The three remaining crew sat in silence, fixated on the view as they flew a dozen feet over the canopy looking for a clearing to set the shuttle down. Dr. Morin glanced at atmospheric data from the ships instruments in his tablet on occasion. Leroy Phillips leaned over the railing on the lower observation deck already in full colonial security force gear. His partner Jillian Taylor wore a bright smile as she made a recording on her communicator for her friends back on the ship to see later. Her blonde hair rested in a low bun under SFC cap.
The football field sized clearing allowed for sunlight to pour in seizing the opportunity to shine beyond the top of the canopy. Renoir thought they could be at the deepest point on the planet’s surface, assuming there was true surface. The ship touched down with an unaccustomed squish. The ground, dense with undergrowth of green life, gave no sign of how far down soil sat. After waiting for a few minutes and allowing the ship to settle, Marcel opened the bay doors to the passenger portion of the shuttle allowing the team access to the surface.
Dr. Morin, Dr. Keller, Taylor, and Leroy emerged from the craft moments after they confirmed the atmosphere breathable. When their boots touched the ground, the squish down ended in a moist suction. Every step lagged a bit by the tiny pull on their boots, and a murky gray substance ringed the soles and shone in the sunlight. Dr. Morin crouched, filled a small tube he held in a gloved hand, corked, and secured it in his satchel. Dr. Keller found a small flock of flying animals hovering near the fruit of a massive tree and approached its base. Her boot marks left small pools of moisture as she made her way toward the edge of the clearing.
“Eeeww. I hope this stuff washes out. I don’t want to break in another pair of boots” Jillian said to Leroy in a low tone. The air and muck on her boots smelled of rotting plants.
“I’ve got a boot polish for that, partner,” Leroy replied.
“If we encounter sentient life today, we are the aliens,” Dr. Morin said with a smile.

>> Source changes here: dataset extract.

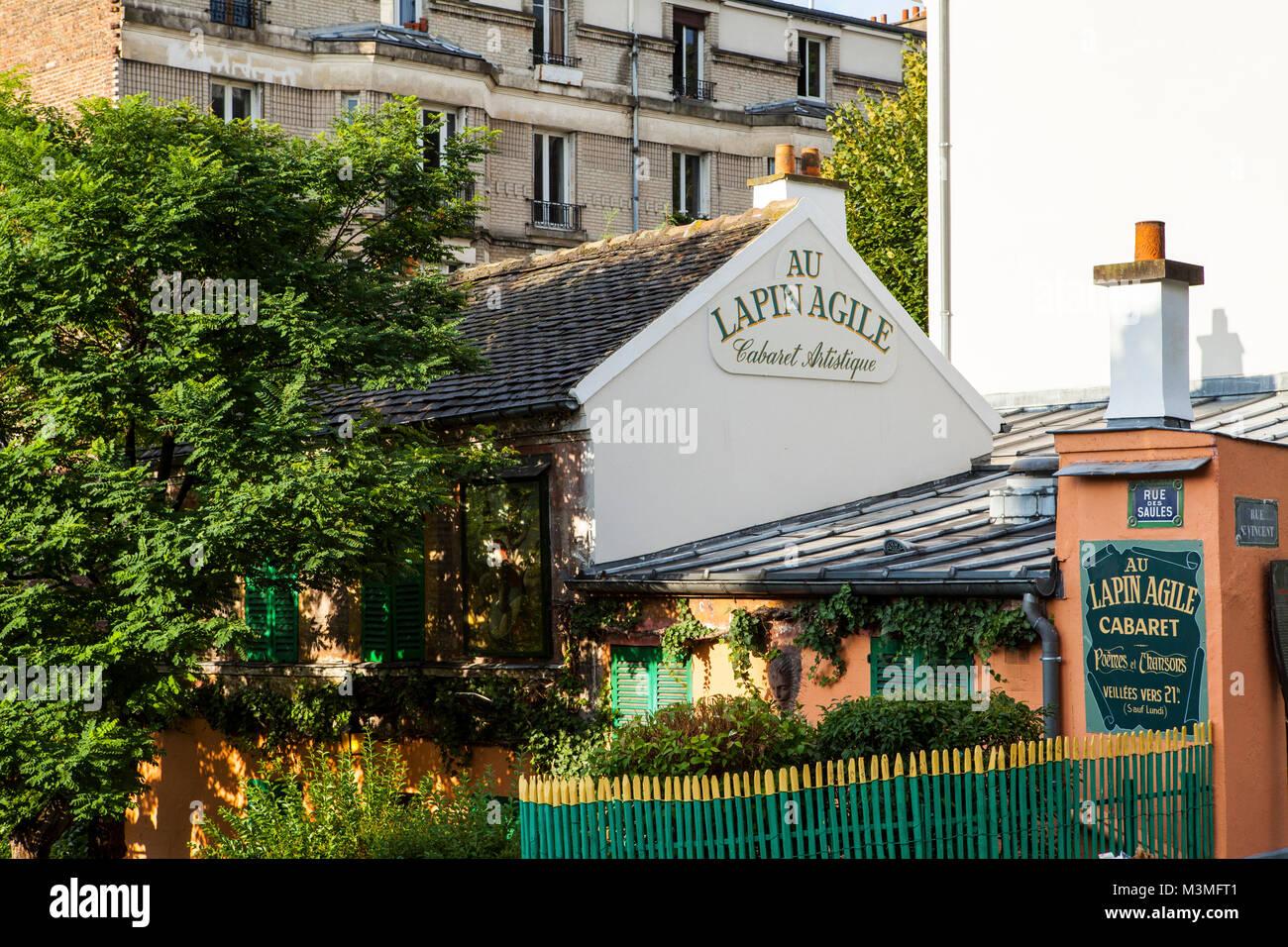 Parigi, Francia - luglio13,2014: Lapin Agile cabaret club di Montmartre, Paris è stato popolari con i residenti Immagini Stock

The trio took in the scene as the lithe Dr. Keller went bird watching. The environment looked unique from anything on Earth, yet the similarities emerged. Some of the canopy’s trees bore needles while others contained leaves similar to the Oaks, Maples, and Birches found in the Northeastern United States back on Earth. Small bushes and vines grew in the space between the canopy and the spongy wet floor.
A blur moved across the forest floor and the three shot glances in its direction. A mossy green lump of fur ripped at a leaf from a bushy plant nearby. The small furry creature had two small paws that emerged from its plume of green and a tooth filled mouth that munched greedily upon its fistfuls of foliage. The dark green leaves formed shapes like an American football. Spherical lavender colored flowers adorning its body. The shrub filled the space of a refrigerator with dozens of branches about as thick as Leroy’s thumb sprouting from a central bud. The center looked, to the lean and average height security officer, like a watermelon with a pair of longitudinal cracks in it.

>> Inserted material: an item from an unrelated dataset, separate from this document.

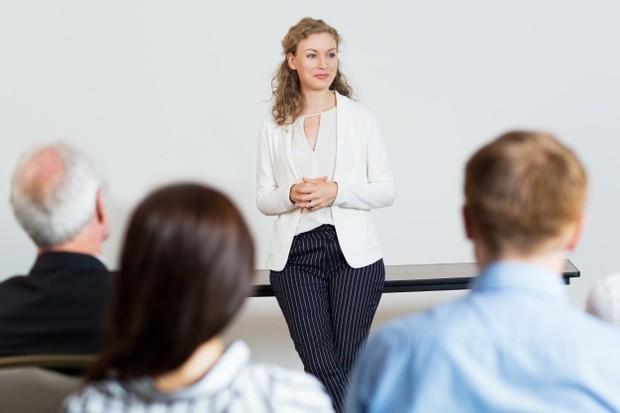 Ilustrasi: kontak mata dengan audiens saat berbicara di depan umum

A bird’s cry far above, caught their attention as flying animals joined the little flock of fruit eaters. The newcomers reminded Leroy of Pterodactyls. He glanced back down at the empty space where his own little mammal had been. The big bush that reminded Leroy Phillips of his mother’s Rhododendron in the suburbs of Hartford Connecticut shook as if recovering from being knocked into. The foliage seemed out of place with fuzz and dark red fluid near that bulbous growth at its stalk.
Dr. Keller shrieked aloud as the small bird-like creatures she watched got seized by ravenous scaled animals. Drops of blood rained down at varying speeds and held her attention for a moment. Dr. Morin, Jillian, and Leroy ran to her aid, splashing fluid up from the spongy ground. Keller apologized for the outburst in a hushed tone. Hoping to watch the larger flyers without ringing the dinner bell down on the team, she returned her gaze skyward and crept closer to the tree line.
Dr. Morin and Jillian began to peer at the bush the little mammal had been eating. Its leaves rustled and a branch began approaching the pair. Morin looked intrigued. “Prehensile plant life… Earth plants move, but this is extraordinary!” He edged closer, even as the plant stretched its branch toward him. He stood, entranced in the moment. Jillian Taylor watched as the Doctor and the bush reached toward one another. His ebony hand stretched toward the nearest leaf, now only inches apart.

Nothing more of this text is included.